鈴木貞美 『戦後思想は日本を読みそこねてきた』

 20世紀前半の日本が捕捉された「ナショナリズム」の陥穽を、果たして戦後民主主義はよく相対化し、乗り越えることができたのだろうか――。本書のタイトルが示すように、もし戦後思想がこれまで日本を「読み損ねてきた」とするならば、その誤読の根源はどこにあったのか、その所在を曖昧さの中から探り出すテキストである。
 
 本書の論考の対象としてカギを握る丸山真男は、その著「日本の思想」において、1935年の国体明徴を「突然変異」のひとつに数える(p.162)。政友会と軍部の結託による反政府運動は当時の国会にまで及び、結果として、政府は天皇主権論の声明を余儀なくされる。
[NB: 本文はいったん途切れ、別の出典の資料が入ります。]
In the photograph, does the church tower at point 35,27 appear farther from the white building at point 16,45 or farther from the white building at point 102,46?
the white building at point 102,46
美濃部達吉の著書は発禁となり、その師・一木喜徳郎も枢密院議長の座を追われた。鈴木貞美は、この「軍部強硬派と右翼勢力が政治的な進出を果たす突破口となった」1935年を、近代日本思想史の“分け目”の年として読者に注目を促す。
 
 そして、この時代の思想的傾向を顕著に象徴しているのが、「日本精神」というキーワードだ。紀平正美『日本精神』(1930)は、その本質を「ドイツ観念論哲学を転倒して、日本文化の特殊性を『ことあげ』しないことや『惟神の道』に」求めたが、このいかにも危機的なテキストを大きな契機として、思想界で「日本精神」をめぐる思索が沸騰することになる。このあたりの経緯に、時代性の限界を認めることは容易だが、その一方で、長谷川如是閑が「国民的性格としての日本精神」という論考の中で、「幕末にも中世の『神皇正統記』の精神が復活したことを指摘し、復古により『純粋日本』がくりかえし立ちあらわれるのが日本文化の特徴」と明察していることには驚かされる。
 
 「日本的なるもの」とは何か。1930年代半ばには、「禅宗の影響を受けた中世の歌論や世阿弥の『幽玄』、わび茶の精神や、それを元禄期に受けついだ芭蕉の『わび』」(p.167)などの精神性に求める論調が高まっていく。こうした精神論に対して、リベラリズムからの批判はなされるものの、1937年7月の蘆溝橋事件に端を発する日中戦争期に突入し、筧克彦の『皇国精神講話』を源流とする「大正生命主義を根にもつ仏教系と神道系のふたつの思想の流れが、死して民族の生命と一体になることへと人々を誘い」(p.178)続けることになる。
 
 今日においては、民族の「伝統」という観念は(近代戦争を遂行するための「国民」を創成するために)「近代」が発明したものに過ぎない、と指摘される。「ふつうわれわれが『日本文化の伝統』と考えていることは、明治期に、近代天皇制や日本文学史など諸制度の近代的再編に伴ってつくられたものだ」(p.232)。しかし、こうした批評を真にクリティカルに掬い取るためには、思想史の丹念な洗い直しが不可欠だろう。本書では新書という限られた紙面ながら、丸山真男の歴史意識、「惟神(かむながら)の道」、「近代の超克」思想の展開から「大東亜共栄圏」構想と八紘一宇までを概観しており、日本にとっての「近代の発明」とは何であったのかを考える上で大きな示唆を与えてくれている。